Si alzi allora il sipario ed entri il primo personaggio di questa nuova rappresentazione: sbuca dalle quinte la barbetta bianca del matematico, fisico e astronomo olandese Willem de Sitter (1872-1934). Non appena Einstein pubblicò nel 1915 la Teoria Generale della Relatività, anch’egli cercò di applicare le idee del tedesco all’intero universo. Entrambi, che erano in contatto epistolare, intrapresero le loro speculazioni ipotizzando un universo senza massa o, per essere più precisi, ignorando la pressione al suo interno. Per il comportamento dell’universo Einstein investigò una soluzione statica, mentre de Sitter, in tre articoli pubblicati tra il 1916 e il 1917 sugli Atti dell’Accademia Reale Olandese di Arti e Scienze, ne cercò una dinamica, in quello che da lui avrebbe in seguito preso il nome di universo di de Sitter. Nella sua assunzione, la materia non influenza i risultati, e la dinamica è influenzata solo da una costante cosmologica positiva. In poche parole, l’ipotesi di de Sitter comporta, come avrebbe dimostrato nel 1922 l’ungherese Cornelius Lanczos (o Löwy) con un semplice cambio di coordinate, che l’universo si espande. Furono in gran parte le pubblicazioni dell’astronomo olandese a convincere Arthur Eddington a organizzare la famosa spedizione in occasione dell’eclisse del 1919 di cui si è parlato nel precedente mio articolo. Inoltre, de Sitter seppe prevedere che le righe spettrali degli oggetti lontanissimi si sarebbero spostate verso il rosso, proprio come fu in seguito osservato da Hubble. La soluzione di de Sitter precedette il grande dibattito sulla natura delle galassie, così egli ancora non sapeva dell’esistenza di altre galassie oltre la Via Lattea. Egli stimò per le stelle di luce più debole, e quindi più lontane, uno spostamento di meno di 1/3 km/s. Einstein, allora pervicacemente convinto di un universo stazionario, criticò questa soluzione, al punto da scoraggiare l’olandese dall’occuparsi di cosmologia per almeno una decina d’anni, fino a quando Hubble tornò a parlare di espansione. I rapporti tra de Sitter e Einstein si improntarono a una freddezza che fu abbandonata solo all’inizio degli anni Trenta, quando i due ripresero a collaborare.

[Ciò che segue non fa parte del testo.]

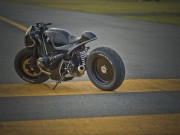 BMW R nineT Custom Project Japan - thumbnail #180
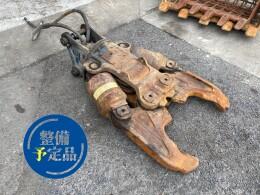 オカダアイヨン アタッチメント(建設機械) 大割機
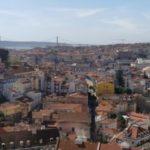 Guide voyage Lisbonne pour un week-end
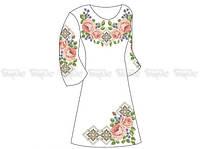Заготовка женского платья для вышивки бисером «Пышные Розы»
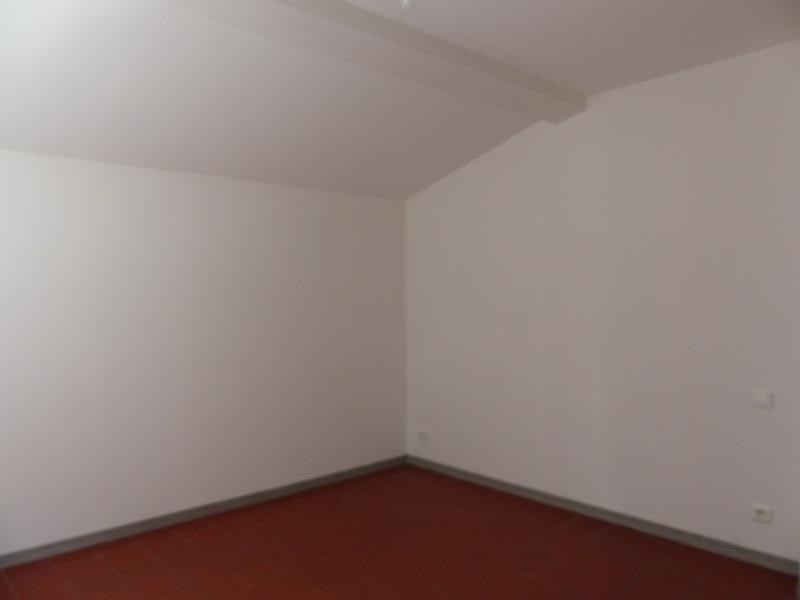 Sale apartment Beziers 65 700€ - Picture 2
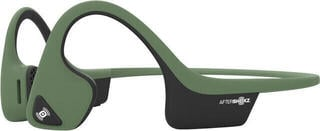 AfterShokz Trekz Air Green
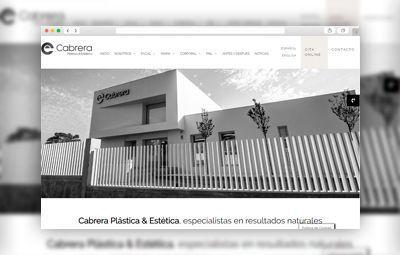 Proyectos Realizados cabrera-web
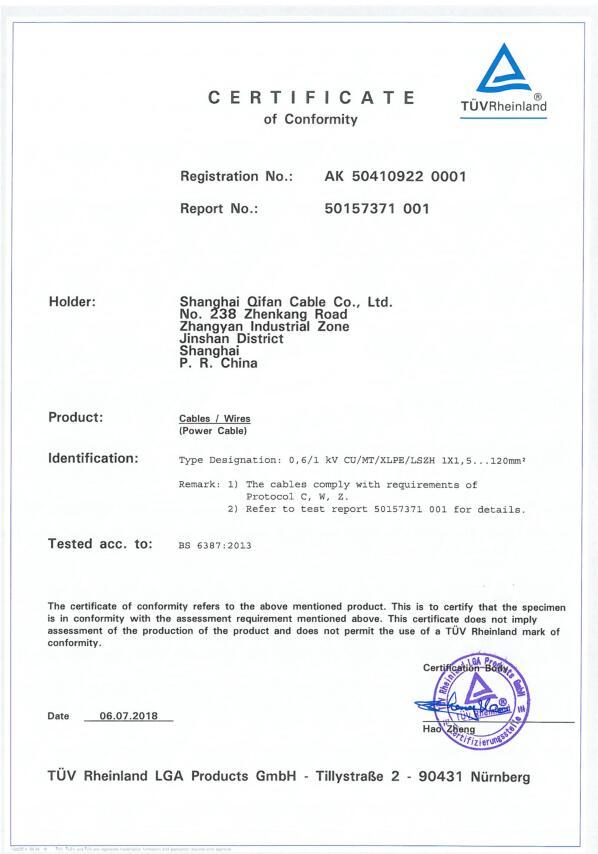 TUV 50157371 001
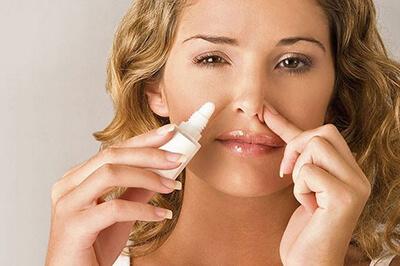 Капли от заложенности носа без привыкания - список эффективных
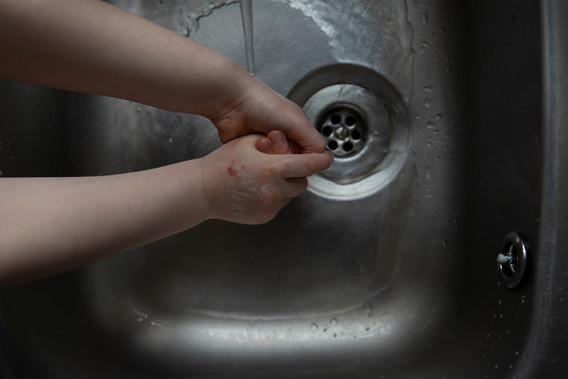 Sink#3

Un altro personaggio che è giusto far comparire sulla scena è il grande matematico e cosmologo russo Alexander Friedmann (1888-1925), occhialini rotondi e aspetto da trotskino intellettuale ed emaciato. Egli nel 1922 diede una soluzione diretta per le equazioni di campo della relatività generale, senza ricorrere a cambi di coordinate, dimostrando la possibilità sia di uno stato stazionario, sia di un universo in espansione. Furono questi raffinati studi teorici che avrebbero consentito le ipotesi di Hubble. I suoi articoli del 1924 inaugurarono poi lo studio delle curvature dello spazio (positiva, zero e negativa), dieci anni prima delle analisi di Robertson e Walker. L’ipotesi stazionaria sarebbe stata abbandonata alla fine del decennio, non appena risultò chiaro che non si accordava con le osservazioni.

Nel 1927, nell’articolo Un Univers homogène de masse constante et de rayon croissant rendant compte de la vitesse radiale des nébuleuses extragalactiques, pubblicato su una rivista scientifica belga non molto conosciuta e tradotto in inglese, come si è visto, infedelmente e con insolito ritardo, Lemaître scoprì indipendentemente da Friedmann le soluzioni all’equazione di Einstein che giustificavano l’ipotesi di un universo in espansione. Solo un anno più tardi anche il matematico e cosmologo americano Howard Percy Robertson arrivò alle stesse conclusioni, ignorando l’articolo del prete belga.

In queste prime fasi dello sviluppo delle idee non era chiaro che cosa era veramente successo all’”inizio dell’universo”. C’era una singolarità, cioè, la densità e la temperatura tendevano all’infinito, oppure l’universo iniziò ad espandersi da uno stato stazionario? E, in questa seconda ipotesi, qual era questo stato stazionario? La questione della nascita degli elementi chimici non era considerata. Per dirla alla Lemaître, l’universo iniziò “da una qualche materia primordiale”, le cui proprietà non erano ben definite.

La scena si affolla (ma chi ancora pensa che il cammino della scienza sia una passeggiata solitaria e non uno sforzo collettivo?). Devo infatti introdurre un altro importante personaggio per illustrare il dibattito cosmologico di quegli anni cruciali: l’astronomo americano Harlow Shapley (1885–1972), uno dei protagonisti del Grande Dibattito con Heber Curtis del 1920 sulle dimensioni dell’universo.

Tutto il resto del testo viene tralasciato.